##### Data supplied #####

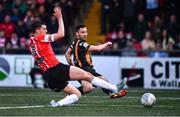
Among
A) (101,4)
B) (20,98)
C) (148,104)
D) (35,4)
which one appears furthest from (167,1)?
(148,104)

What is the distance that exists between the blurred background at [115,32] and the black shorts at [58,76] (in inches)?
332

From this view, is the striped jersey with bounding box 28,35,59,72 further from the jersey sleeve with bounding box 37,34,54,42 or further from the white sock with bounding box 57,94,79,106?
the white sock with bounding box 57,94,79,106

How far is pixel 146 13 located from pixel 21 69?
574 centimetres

#####
##### Data supplied #####

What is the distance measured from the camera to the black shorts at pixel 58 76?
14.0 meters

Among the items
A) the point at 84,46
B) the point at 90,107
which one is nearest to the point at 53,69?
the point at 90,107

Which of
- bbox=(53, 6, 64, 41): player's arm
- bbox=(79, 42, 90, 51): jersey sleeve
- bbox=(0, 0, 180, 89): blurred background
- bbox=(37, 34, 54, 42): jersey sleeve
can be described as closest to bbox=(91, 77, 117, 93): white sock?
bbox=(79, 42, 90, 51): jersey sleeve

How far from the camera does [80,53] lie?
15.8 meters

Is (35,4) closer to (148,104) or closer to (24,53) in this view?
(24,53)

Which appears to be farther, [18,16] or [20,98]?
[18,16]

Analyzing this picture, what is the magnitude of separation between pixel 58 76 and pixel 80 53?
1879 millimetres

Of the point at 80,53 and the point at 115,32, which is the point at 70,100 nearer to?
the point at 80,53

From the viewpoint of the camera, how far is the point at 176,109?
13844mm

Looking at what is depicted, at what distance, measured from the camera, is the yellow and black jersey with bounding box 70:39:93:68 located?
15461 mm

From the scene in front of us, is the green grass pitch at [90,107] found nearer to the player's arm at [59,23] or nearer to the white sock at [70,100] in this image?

#####
##### Data supplied #####

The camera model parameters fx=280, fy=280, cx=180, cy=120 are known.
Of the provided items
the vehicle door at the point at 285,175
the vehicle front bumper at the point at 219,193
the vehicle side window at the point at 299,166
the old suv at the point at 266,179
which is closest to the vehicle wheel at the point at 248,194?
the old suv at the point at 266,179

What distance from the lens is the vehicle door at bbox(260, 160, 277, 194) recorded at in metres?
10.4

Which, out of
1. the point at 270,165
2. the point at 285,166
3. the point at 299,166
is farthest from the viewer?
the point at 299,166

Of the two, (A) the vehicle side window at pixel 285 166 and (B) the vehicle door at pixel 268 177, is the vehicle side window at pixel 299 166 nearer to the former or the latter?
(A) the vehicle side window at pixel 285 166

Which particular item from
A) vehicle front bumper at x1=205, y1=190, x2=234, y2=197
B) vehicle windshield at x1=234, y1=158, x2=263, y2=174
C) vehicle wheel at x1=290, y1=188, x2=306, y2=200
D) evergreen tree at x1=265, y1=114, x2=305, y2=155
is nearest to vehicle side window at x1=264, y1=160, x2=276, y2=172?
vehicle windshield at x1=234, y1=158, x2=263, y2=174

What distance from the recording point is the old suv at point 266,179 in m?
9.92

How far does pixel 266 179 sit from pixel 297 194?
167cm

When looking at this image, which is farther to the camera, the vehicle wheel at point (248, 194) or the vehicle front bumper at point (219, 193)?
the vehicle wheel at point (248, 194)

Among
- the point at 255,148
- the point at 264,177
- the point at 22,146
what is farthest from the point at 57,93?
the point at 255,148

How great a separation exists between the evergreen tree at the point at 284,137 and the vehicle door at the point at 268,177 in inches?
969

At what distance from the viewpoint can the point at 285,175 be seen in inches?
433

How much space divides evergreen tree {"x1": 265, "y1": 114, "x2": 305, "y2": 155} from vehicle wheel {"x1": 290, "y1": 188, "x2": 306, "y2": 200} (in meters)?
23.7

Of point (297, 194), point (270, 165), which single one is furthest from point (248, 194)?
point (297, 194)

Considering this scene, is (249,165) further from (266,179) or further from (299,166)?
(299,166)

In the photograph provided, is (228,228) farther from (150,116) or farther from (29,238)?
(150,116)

#####

- _Exercise prompt_: Copy the lines of material that start at the line containing "Which particular item from" and end with the line containing "D) evergreen tree", substituting "pine tree" for "evergreen tree" and changing nothing else.

- _Output for this task_:
Which particular item from
A) vehicle front bumper at x1=205, y1=190, x2=234, y2=197
B) vehicle windshield at x1=234, y1=158, x2=263, y2=174
C) vehicle wheel at x1=290, y1=188, x2=306, y2=200
D) pine tree at x1=265, y1=114, x2=305, y2=155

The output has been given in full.